Transfer mispricing, also known as transfer pricing manipulation or fraudulent transfer pricing, refers to trade between related parties at prices meant to manipulate markets or to deceive tax authorities. The legality of the process varies between tax jurisdictions; most regard it as a type of fraud or tax evasion.
For example, assume company A, a multinational which produces a product in Africa and sells it in the United States, processes its produce through three subsidiary companies: X (in Africa), Y (in a tax haven, usually an offshore financial center) and Z (in the US), each of which acts under instruction from A. Company X sells its product to Company Y at an artificially low price, resulting in a low profit and a low tax for Company X in Africa.

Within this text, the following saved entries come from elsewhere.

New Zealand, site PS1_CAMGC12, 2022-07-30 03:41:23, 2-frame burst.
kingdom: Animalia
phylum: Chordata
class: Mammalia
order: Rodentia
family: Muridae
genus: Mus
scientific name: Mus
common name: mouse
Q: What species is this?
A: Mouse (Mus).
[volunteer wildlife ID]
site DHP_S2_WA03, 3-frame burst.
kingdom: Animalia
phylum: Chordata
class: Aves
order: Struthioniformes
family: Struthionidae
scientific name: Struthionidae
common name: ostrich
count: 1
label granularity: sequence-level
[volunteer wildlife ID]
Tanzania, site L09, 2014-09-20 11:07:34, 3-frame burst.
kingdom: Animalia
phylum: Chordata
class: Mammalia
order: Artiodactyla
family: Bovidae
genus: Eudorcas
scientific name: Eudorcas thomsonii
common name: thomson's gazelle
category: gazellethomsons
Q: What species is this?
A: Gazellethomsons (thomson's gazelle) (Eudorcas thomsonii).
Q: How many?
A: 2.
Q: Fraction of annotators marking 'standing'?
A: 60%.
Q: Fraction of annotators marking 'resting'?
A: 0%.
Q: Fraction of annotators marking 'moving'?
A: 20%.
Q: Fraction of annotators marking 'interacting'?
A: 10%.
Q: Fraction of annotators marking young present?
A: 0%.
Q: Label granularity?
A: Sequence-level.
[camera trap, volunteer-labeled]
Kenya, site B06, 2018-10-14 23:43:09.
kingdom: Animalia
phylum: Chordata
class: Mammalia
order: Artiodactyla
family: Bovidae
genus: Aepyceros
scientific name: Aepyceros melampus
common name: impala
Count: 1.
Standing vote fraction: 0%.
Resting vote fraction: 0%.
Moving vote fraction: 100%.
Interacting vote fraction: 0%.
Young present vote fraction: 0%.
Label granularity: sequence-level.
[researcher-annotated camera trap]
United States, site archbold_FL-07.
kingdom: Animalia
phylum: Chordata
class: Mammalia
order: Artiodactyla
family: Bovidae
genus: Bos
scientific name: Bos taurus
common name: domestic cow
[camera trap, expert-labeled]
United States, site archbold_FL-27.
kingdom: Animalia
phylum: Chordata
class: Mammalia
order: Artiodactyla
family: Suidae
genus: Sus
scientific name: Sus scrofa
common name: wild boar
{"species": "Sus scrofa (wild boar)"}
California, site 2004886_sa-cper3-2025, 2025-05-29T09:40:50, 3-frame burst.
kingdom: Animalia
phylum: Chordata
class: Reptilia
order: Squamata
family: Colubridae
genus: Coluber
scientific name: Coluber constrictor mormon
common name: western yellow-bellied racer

Company Y then sells the product to Company Z at an artificially high price, almost as high as the retail price at which Company Z then sells the final product in the US. As a result, Company Z also records a low profit and, therefore, a low tax. Most of the apparent profit is made by Company Y, even though it acts purely as a middleman without adding much (if any) value to the product (it is likely that the products never pass the country Y, but are shipped directly from X to Z) Because Company Y operates in a tax haven, it pays very little tax, leading to increased profits for the parent Company A. Both jurisdictions of companies X and Z are deprived of tax income, which they would have been entitled to if the product had at each stage been traded at the market rate.
About 60% of capital flight from Africa is from improper transfer pricing. Such capital flight from the developing world is estimated at ten times the size of aid it receives and twice the debt service it pays. The African Union reports estimates that about 30% of Sub-Saharan Africa's GDP has been moved to tax havens. One tax analyst believed that if the money were paid, most of the continent would be "developed" by now.